### Job
Retype each entry below exactly as it stands.

Items listed in a dataset
════════════════════

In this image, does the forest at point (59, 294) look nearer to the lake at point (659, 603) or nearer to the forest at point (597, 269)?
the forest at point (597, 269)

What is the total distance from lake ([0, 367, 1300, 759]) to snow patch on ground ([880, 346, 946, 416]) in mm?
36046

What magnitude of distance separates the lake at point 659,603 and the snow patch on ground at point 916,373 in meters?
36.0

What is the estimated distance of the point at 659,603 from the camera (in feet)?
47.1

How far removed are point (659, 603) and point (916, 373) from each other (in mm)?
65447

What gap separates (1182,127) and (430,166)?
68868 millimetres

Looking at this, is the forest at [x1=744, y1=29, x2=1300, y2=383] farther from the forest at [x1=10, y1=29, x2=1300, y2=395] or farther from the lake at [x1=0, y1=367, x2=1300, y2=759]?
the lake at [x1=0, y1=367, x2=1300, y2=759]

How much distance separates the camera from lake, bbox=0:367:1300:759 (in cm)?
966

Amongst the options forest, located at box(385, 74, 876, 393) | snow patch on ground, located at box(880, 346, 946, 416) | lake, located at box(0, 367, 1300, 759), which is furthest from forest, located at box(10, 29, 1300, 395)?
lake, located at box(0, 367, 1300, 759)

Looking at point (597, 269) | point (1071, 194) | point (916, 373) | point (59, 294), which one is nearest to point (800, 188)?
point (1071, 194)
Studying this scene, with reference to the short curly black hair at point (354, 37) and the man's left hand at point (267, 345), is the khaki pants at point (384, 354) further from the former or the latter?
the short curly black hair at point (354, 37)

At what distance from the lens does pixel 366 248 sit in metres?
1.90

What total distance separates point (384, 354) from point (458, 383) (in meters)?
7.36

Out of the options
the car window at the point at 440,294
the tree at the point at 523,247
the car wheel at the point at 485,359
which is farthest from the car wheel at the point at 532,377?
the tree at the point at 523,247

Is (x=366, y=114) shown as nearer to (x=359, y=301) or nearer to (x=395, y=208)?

════════════════════

### Output
In this image, does the forest at point (59, 294) look nearer to the lake at point (659, 603) or nearer to the forest at point (597, 269)?
the forest at point (597, 269)

What is the total distance from lake ([0, 367, 1300, 759]) to snow patch on ground ([880, 346, 946, 416]) in mm?
36046

What magnitude of distance separates the lake at point 659,603 and the snow patch on ground at point 916,373 in meters?
36.0

What is the estimated distance of the point at 659,603 from the camera (in feet)?
47.1

How far removed are point (659, 603) and point (916, 373) from each other (in mm)?
65447

What gap separates (1182,127) and (430,166)?
68868 millimetres

Looking at this, is the forest at [x1=744, y1=29, x2=1300, y2=383] farther from the forest at [x1=10, y1=29, x2=1300, y2=395] or farther from the lake at [x1=0, y1=367, x2=1300, y2=759]?
the lake at [x1=0, y1=367, x2=1300, y2=759]

How much distance separates the camera from lake, bbox=0:367:1300:759 (in cm)?
966

Amongst the options forest, located at box(385, 74, 876, 393) | snow patch on ground, located at box(880, 346, 946, 416) | lake, located at box(0, 367, 1300, 759), which is furthest from forest, located at box(10, 29, 1300, 395)?
lake, located at box(0, 367, 1300, 759)

Looking at point (597, 269) | point (1071, 194) | point (916, 373) | point (59, 294), which one is nearest to point (800, 188)?
point (1071, 194)
Studying this scene, with reference to the short curly black hair at point (354, 37) and the man's left hand at point (267, 345), is the khaki pants at point (384, 354) further from the former or the latter?
the short curly black hair at point (354, 37)

At what distance from the lens does pixel 366 248 sit in metres?
1.90

What total distance separates point (384, 354) from point (458, 383) (in meters)?
7.36

Out of the options
the car window at the point at 440,294
the tree at the point at 523,247
the car wheel at the point at 485,359
which is farthest from the car wheel at the point at 532,377?
the tree at the point at 523,247

Is (x=366, y=114) shown as nearer to (x=359, y=301) or nearer to (x=395, y=208)?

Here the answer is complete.